Resource planning in order to minimize slack will have to introduce buffer time. Or if I may say so, reinvent slack.
There's an interesting book by Tom DeMarco called Slack.
A main point in the book is:
if working is modeled as having an inbox queing of work to be done and an outbox of finnished work and if a company consists of many such working units then maximum efficiency defiend as all workers are always occupied is acheived when all inboxes are always full . However, having a full inbox means incoming tasks are queued and hence if all inboxes are full in a company every single task that has to pass many inboxes to be completed will inevitably spend a long time waiting in inboxes . Therefore, a modern highly effective company is a company which cannot respond quickly.
Slack in an organization is requried, DeMarco argues, in order to respond quickly to issues (and drive the necessary change of a company required of the changing world, but thats another story).
Observations on MS Project
I've been involved in a few projects utilizing resource planning tools like MS Project and similar tools [1] . Used in a traditional company being effective MS Project has the vital role of making shure the inboxes are never empty but also never too full.

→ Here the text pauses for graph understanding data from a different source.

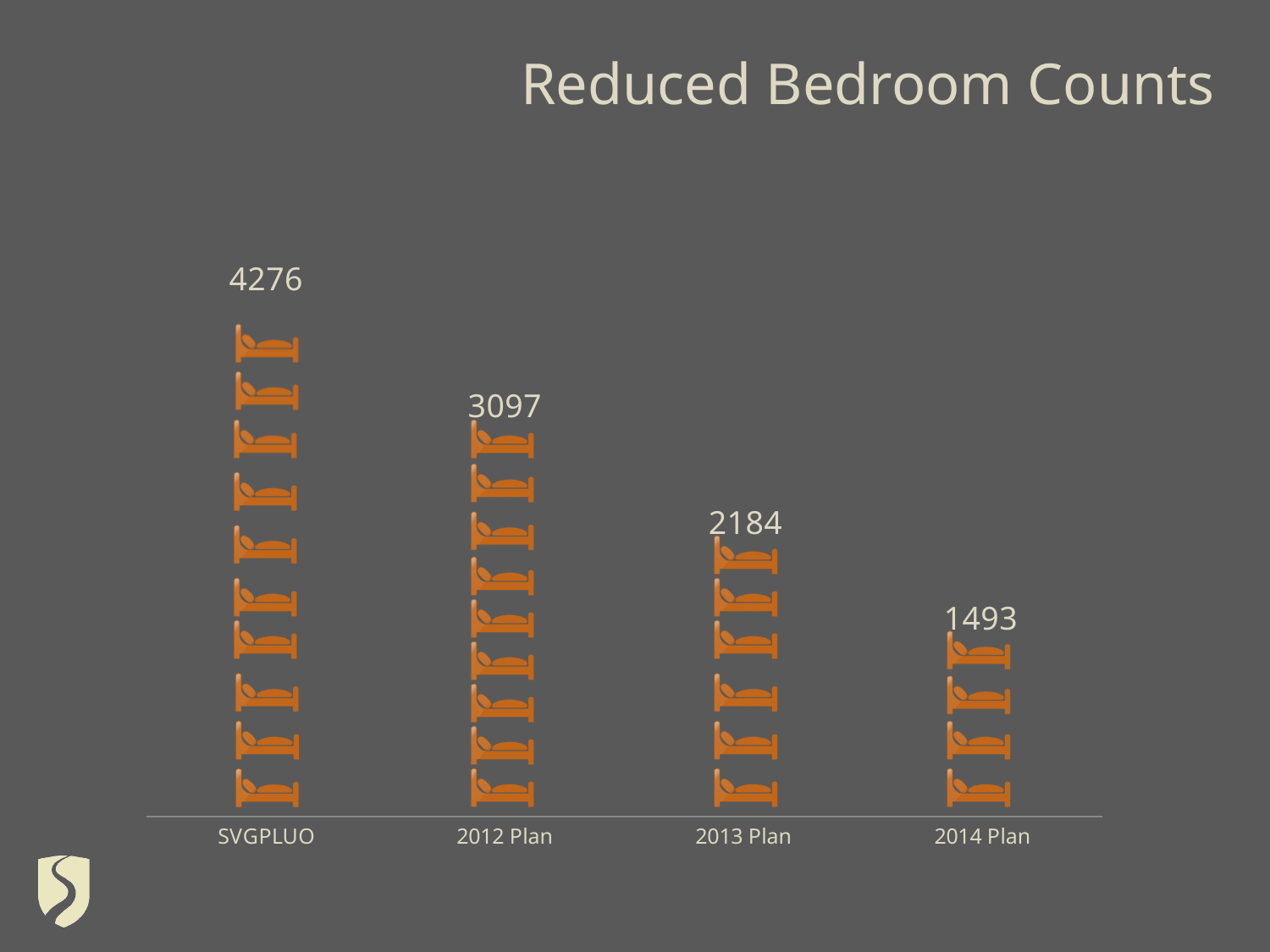
What is the bedroom count for the 2013 Plan? 2184 What is the difference in bedroom count between SVGPLUO and the 2014 Plan? 2783 Which category has the lowest bedroom count? 2014 Plan How many categories are shown on the chart? 4 What is the difference in bedroom count between the 2012 Plan and the 2013 Plan? 913 What is the bedroom count for the 2012 Plan? 3097 Which has a larger bedroom count, the 2013 Plan or the 2014 Plan? 2013 Plan Do the bedroom counts rise or fall from left to right across the chart? fall What is the bedroom count for the 2014 Plan? 1493 What is the title of the chart? Reduced Bedroom Counts Which category has the highest bedroom count? SVGPLUO What is the bedroom count for SVGPLUO? 4276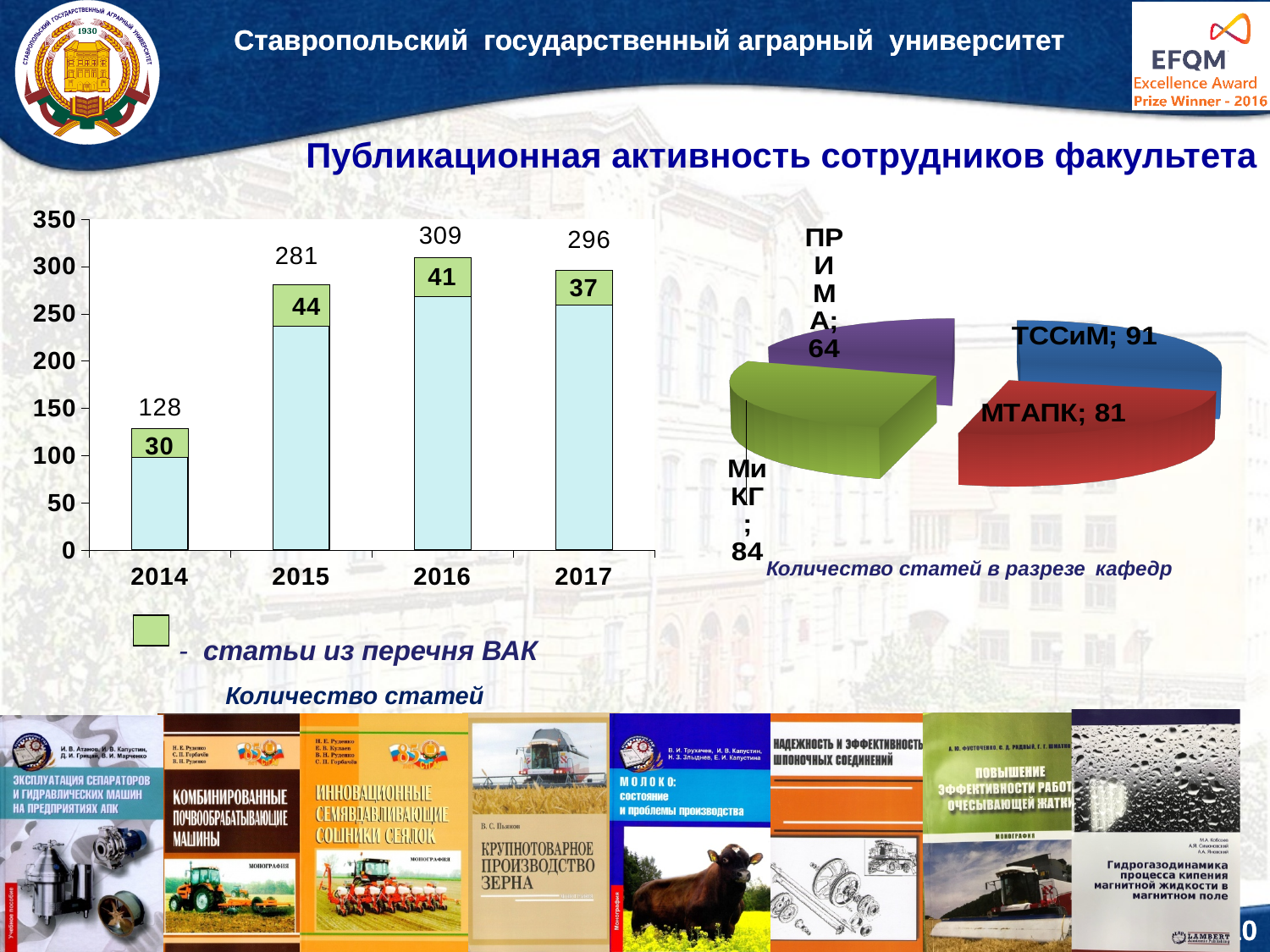
In the pie chart on the right, which has more articles, МиКГ or ПРИМА? МиКГ In the bar chart on the left, is the total for 2017 greater or less than 250? greater In the bar chart on the left, what is the difference between the total number of articles in 2015 and 2014? 153 In the bar chart on the left, what is the total number of articles for 2016? 309 In the pie chart on the right, which department has the largest number of articles? ТССиМ What type of chart is shown on the left side of the slide? bar chart In the bar chart on the left, how many years are shown on the x axis? 4 In the pie chart on the right, how many departments are shown? 4 In the bar chart on the left, which year has the lowest total number of articles? 2014 In the bar chart on the left, which year has the highest total number of articles? 2016 In the pie chart on the right, how many articles does the МТАПК department have? 81 In the bar chart on the left, how many articles from the VAK list (green segment) were there in 2015? 44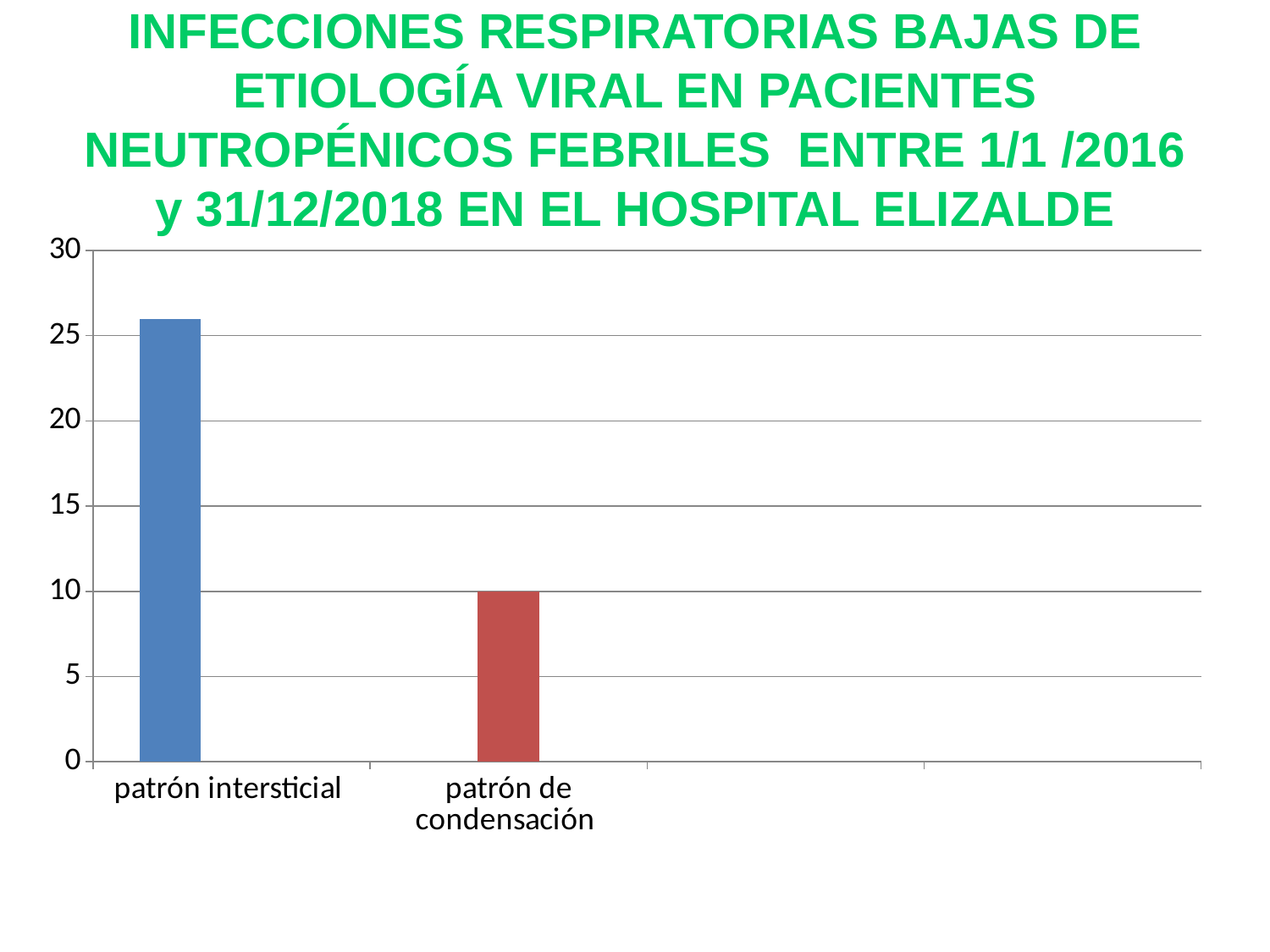
What is the value for patrón de condensación? 10 Is the value for patrón de condensación greater or less than 15? less Is the value for patrón intersticial greater or less than 25? greater Which is larger, the value for patrón intersticial or the value for patrón de condensación? patrón intersticial Which category has the lowest value? patrón de condensación Is the value for patrón de condensación greater or less than 5? greater How many bars are plotted in the chart? 2 What is the maximum value shown on the vertical axis? 30 What colour is the bar for patrón de condensación? red Which category has the highest value? patrón intersticial What type of chart is shown on the slide? bar chart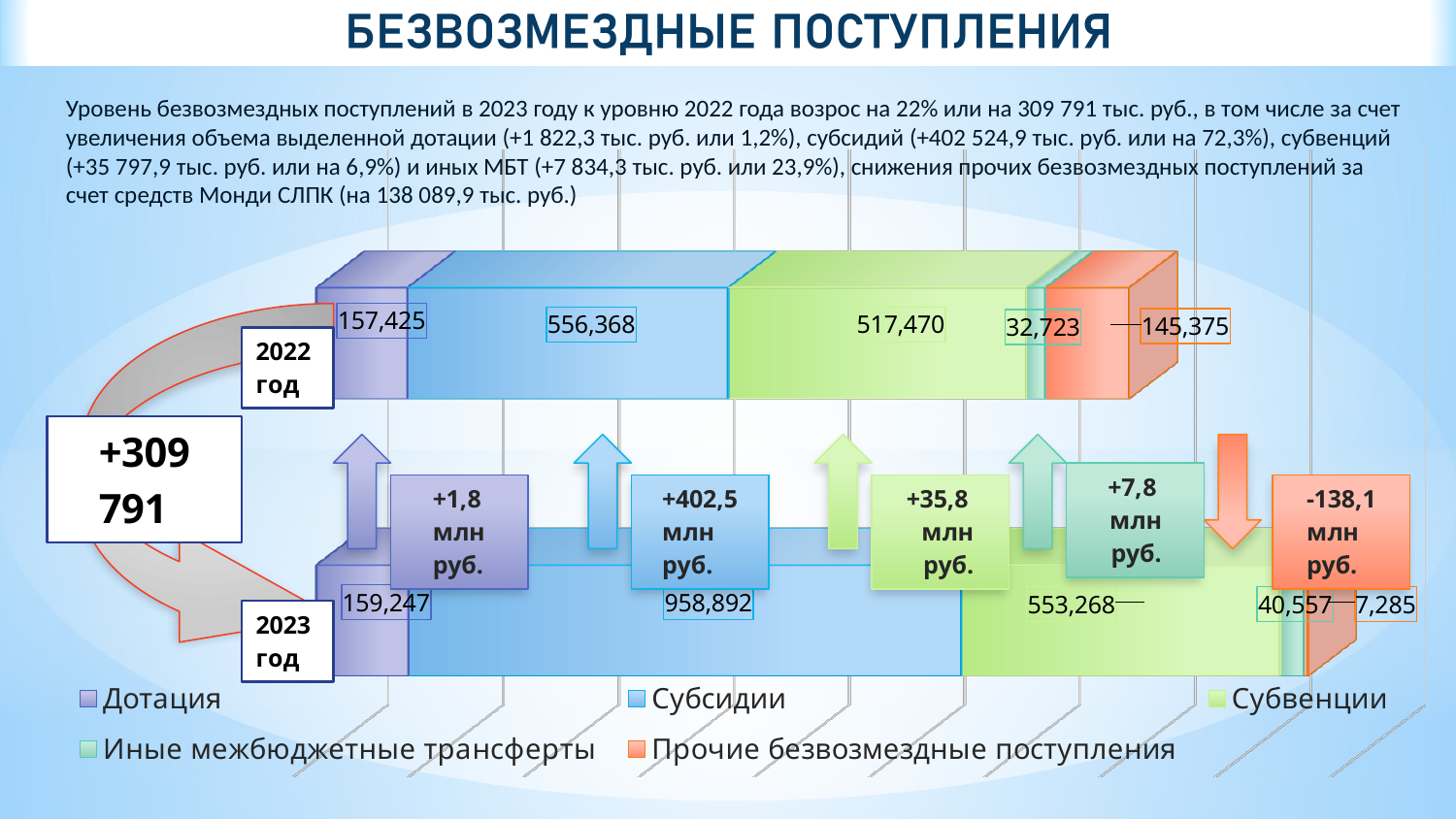
How many series does the legend list? 5 Which series has the smallest value in the 2023 год bar? Прочие безвозмездные поступления What type of chart is shown on the slide? Stacked bar chart Which legend entry is shown in orange? Прочие безвозмездные поступления What is the value of Прочие безвозмездные поступления for 2023 год? 7,285 Which is larger: Прочие безвозмездные поступления in 2022 год or in 2023 год? 2022 год What is the difference between the Субсидии values for 2023 год and 2022 год? 402,524 Which series has the largest value in the 2023 год bar? Субсидии What is the value of Субсидии for 2023 год? 958,892 What is the value of Иные межбюджетные трансферты for 2022 год? 32,723 What is the value of Субсидии for 2022 год? 556,368 How many bars (years) are plotted in the chart? 2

Advanced project leaders try to estimate and compute the time a specific task will spend in each inbox and in each process step. But such planning can only reduce the lead time of an expected task by minimizing planned waiting time. Unexpected events, additional tasks etc. can rappidly defeat any such plan. Therefore all project managers learn to introduce buffer time. That is, one plans for extra time somewhere because the detailed plan crafted to reduce lead time while keeping inboxes full indicated (surprisingly) that unexpected events may give rise to heavilly increased lead times due to dependencies.
And buffer time is...?
[1] Other usefull tools are Mr Project and Open Project.